Se o Duchamp deu um nó, 

ele está nas nossas cabeças

Mais uma vez um artigo de Affonso Romano Sant’Anna  na NON é motivo para eu tentar arrumar as minhas ideias. Lá volto eu a montar o plano inclinado na sala e a fazer rodar as palavras, manobrando com agilidade a caneta e o plano. No fim, procuro as palavras que se extraviaram por debaixo de todos os móveis da sala onde realizei a experiência. E com as palavras que recupero escrevo o Post Scriptum.

No artigo “Onde o nó foi dado” de Sant’Anna a ideia central parece ser de que é necessário encontrar um critério, uma metodologia que nos permita distinguir a arte da não-arte.
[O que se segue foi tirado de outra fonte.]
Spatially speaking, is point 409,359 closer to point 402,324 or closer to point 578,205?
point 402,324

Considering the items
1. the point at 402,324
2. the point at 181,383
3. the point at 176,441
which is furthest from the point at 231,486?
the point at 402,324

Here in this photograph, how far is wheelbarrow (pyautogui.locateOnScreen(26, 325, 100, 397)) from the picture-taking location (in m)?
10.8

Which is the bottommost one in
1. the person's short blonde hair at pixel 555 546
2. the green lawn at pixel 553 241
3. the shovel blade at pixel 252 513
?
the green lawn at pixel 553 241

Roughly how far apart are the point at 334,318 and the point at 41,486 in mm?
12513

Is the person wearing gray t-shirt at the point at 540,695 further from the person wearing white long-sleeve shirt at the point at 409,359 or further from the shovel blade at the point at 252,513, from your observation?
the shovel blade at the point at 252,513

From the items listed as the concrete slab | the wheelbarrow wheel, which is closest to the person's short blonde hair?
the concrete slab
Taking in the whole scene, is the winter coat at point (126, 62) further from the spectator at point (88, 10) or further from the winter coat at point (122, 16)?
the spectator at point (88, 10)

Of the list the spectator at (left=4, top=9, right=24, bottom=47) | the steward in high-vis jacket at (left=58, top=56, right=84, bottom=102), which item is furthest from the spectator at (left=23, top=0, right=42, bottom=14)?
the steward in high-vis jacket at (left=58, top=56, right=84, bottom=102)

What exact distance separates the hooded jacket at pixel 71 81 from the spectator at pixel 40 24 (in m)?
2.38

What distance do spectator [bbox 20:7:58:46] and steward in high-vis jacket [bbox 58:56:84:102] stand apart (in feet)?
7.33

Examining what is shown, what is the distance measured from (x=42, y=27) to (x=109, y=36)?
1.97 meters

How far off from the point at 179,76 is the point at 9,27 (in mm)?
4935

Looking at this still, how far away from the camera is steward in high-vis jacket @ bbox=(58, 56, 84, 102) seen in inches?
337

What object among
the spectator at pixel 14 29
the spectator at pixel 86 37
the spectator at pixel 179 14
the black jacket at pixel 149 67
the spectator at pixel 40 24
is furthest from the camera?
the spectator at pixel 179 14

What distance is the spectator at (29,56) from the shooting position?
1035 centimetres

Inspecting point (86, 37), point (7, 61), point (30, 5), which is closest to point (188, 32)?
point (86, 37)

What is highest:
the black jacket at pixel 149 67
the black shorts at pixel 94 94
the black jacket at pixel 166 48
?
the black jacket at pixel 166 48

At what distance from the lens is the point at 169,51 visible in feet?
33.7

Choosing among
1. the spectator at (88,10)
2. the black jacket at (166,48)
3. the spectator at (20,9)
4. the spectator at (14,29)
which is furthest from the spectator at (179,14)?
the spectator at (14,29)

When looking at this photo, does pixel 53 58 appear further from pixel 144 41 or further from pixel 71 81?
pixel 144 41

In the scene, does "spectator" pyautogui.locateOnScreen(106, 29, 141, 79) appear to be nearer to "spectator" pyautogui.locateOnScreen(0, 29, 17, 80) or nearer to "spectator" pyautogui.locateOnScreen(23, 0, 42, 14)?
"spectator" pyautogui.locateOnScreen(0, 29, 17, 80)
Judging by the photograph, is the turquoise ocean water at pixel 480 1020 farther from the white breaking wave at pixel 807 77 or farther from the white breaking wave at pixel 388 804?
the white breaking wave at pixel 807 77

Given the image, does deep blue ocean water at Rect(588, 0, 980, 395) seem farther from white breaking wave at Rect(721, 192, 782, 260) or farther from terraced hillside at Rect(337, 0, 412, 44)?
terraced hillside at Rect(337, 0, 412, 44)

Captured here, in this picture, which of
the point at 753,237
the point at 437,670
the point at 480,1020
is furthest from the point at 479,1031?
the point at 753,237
Ou seja desfazer o nó que na opinião de Sant’Anna foi dado à arte por Duchamp.

De facto, se é possível dizer com precisão quando um determinado objecto é uma cadeira, ou uma bicicleta; se é possível determinar com rigor a composição química de qualquer substância; se é mesmo possível decifrar o código genético de cada um de nós e afirmar com precisão se o leitor tem olhos azuis ou castanhos, não precisando sequer de lhe retirar os óculos escuros por detrás dos quais se esconde, e finge ler com atenção este artigo, porque não haveremos de ser capazes de ver com clareza o que é arte e o que não é arte, embora possa parecer ser?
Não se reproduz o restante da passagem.